El culmen de esta sesión de proyecciones financieras fue la anunciación de que 2026 “va a ser un buen año”. Marque sus calendarios, porque tener esta certeza con casi doce meses de antelación es un lujo que solo la clarividencia política puede otorgar. Todo esto, nos recuerda, es gracias al “cambio de modelo económico” del gobierno anterior. Un modelo tan revolucionario que, al parecer, sus beneficios se materializan con la puntualidad de un reloj suizo… pero solo en los discursos.
El T-MEC y la fe mueve montañas (y tratados comerciales)
En un alarde de confianza que haría palidecer a un vendedor de seguros, Sheinbaum también se refirió a la próxima revisión del T-MEC. “Pienso que nos va a ir bien”, declaró, añadiendo el realista “con sus diferencias a lo mejor en algún momento”. Vamos, que habrá algunos desacuerttos intrascendentes, como quizá, no sé, temas de energía, disputas laborales o aranceles. Detalles menores. Su argumento estrella: es muy importante que se mantenga el tratado. Una revelación que, sin duda, ha dejado perplejos a los equipos negociadores de Estados Unidos y Canadá, quienes jamás lo habían considerado.
Para apuntalar su visión de este paraíso económico en ciernes, la presidenta enumeró el arsenal de acciones gubernamentales: fortalecer el mercado interno, los apoyos del Bienestar, el aumento al salario mínimo, el anuncio de las 40 horas (que aún suena a promesa de campaña) y, cómo no, la siempre vaga pero esperanzadora “inversión pública”. Afirmó, además, que hay empresas ansiosas por invertir en México y que no tiene noticias de ninguna que se retire. Lo cual es técnicamente cierto, porque esas noticias suelen publicarse en la prensa, no en las conferencias mañaneras.
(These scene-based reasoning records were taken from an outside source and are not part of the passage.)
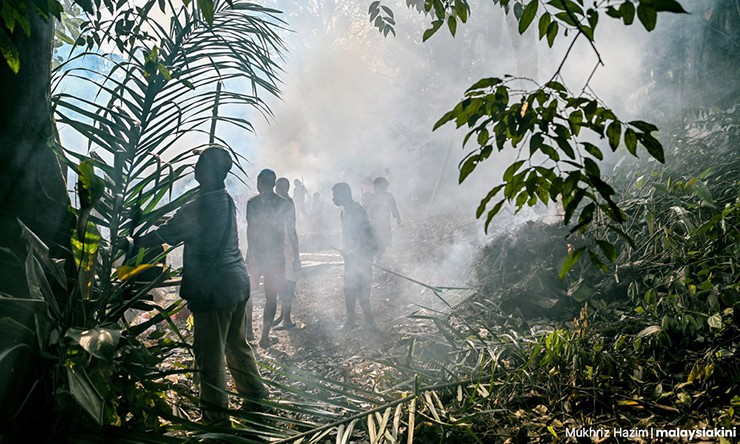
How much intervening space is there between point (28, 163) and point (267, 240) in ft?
11.4

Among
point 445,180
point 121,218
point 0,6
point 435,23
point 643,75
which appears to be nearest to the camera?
point 0,6

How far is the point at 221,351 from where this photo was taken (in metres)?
2.94

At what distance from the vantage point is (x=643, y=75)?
6.83m

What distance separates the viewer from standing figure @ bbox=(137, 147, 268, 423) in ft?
9.36

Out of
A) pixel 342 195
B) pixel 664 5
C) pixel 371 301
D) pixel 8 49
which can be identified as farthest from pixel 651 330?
pixel 371 301

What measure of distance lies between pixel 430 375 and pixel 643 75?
675 cm

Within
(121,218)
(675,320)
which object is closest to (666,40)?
(675,320)

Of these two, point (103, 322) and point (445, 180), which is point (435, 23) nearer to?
point (103, 322)

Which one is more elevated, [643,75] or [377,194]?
[643,75]

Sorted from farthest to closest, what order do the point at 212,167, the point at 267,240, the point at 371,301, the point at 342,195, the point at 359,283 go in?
the point at 371,301 < the point at 342,195 < the point at 359,283 < the point at 267,240 < the point at 212,167

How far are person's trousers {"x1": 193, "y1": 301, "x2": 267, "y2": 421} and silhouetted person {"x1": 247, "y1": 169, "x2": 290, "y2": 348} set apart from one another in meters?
1.99

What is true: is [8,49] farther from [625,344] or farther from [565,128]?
[625,344]

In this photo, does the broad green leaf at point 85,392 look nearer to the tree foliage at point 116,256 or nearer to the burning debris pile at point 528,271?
the tree foliage at point 116,256

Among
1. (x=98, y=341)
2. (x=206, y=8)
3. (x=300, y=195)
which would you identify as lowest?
(x=98, y=341)
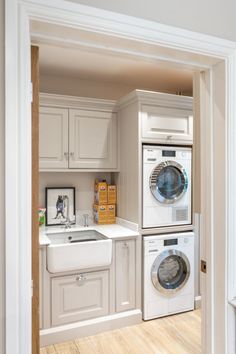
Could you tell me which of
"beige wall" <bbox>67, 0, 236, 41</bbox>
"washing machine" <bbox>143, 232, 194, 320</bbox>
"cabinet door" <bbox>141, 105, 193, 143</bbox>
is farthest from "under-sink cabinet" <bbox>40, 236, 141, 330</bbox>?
"beige wall" <bbox>67, 0, 236, 41</bbox>

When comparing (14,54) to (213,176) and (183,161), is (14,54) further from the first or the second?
(183,161)

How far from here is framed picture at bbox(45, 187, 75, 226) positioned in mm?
3055

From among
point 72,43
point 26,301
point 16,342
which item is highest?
point 72,43

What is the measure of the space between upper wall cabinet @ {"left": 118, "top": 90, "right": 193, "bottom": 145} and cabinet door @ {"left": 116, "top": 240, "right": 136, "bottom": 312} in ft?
3.52

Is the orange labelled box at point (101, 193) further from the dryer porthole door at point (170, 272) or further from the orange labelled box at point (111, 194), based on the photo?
the dryer porthole door at point (170, 272)

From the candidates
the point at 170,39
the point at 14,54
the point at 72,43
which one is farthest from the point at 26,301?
the point at 170,39

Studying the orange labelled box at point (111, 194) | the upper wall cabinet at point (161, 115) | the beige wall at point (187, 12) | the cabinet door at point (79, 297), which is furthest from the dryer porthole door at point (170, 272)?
the beige wall at point (187, 12)

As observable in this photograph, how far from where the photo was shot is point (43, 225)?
2957 mm

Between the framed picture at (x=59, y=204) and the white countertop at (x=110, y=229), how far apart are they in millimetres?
96

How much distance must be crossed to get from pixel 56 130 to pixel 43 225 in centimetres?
101

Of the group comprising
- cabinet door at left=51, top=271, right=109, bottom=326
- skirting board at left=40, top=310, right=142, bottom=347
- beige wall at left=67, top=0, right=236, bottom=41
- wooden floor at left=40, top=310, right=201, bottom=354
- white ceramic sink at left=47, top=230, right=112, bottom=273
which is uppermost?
beige wall at left=67, top=0, right=236, bottom=41

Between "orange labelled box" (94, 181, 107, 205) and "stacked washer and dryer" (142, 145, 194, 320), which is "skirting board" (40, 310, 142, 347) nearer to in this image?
"stacked washer and dryer" (142, 145, 194, 320)

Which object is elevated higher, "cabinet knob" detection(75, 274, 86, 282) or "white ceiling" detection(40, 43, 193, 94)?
"white ceiling" detection(40, 43, 193, 94)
En resumen, el mensaje es claro: el barco va viento en popa. Que algunos pasajeros sientan mareo, escuchen crujidos o vean mapas diferentes es, simple y llanamente, una percepción errónea. El crecimiento económico y la estabilidad financiera están a la vuelta de la esquina, justo después de la próxima conferencia. Mientras tanto, nos quedamos con la imagen de una jefa de Estado vendiendo futuro a plazos, con una sonrisa y una lista de buenas intenciones que, ojalá, decida algún día bajar del pódium y chocar con la prosaica y caprichosa realidad.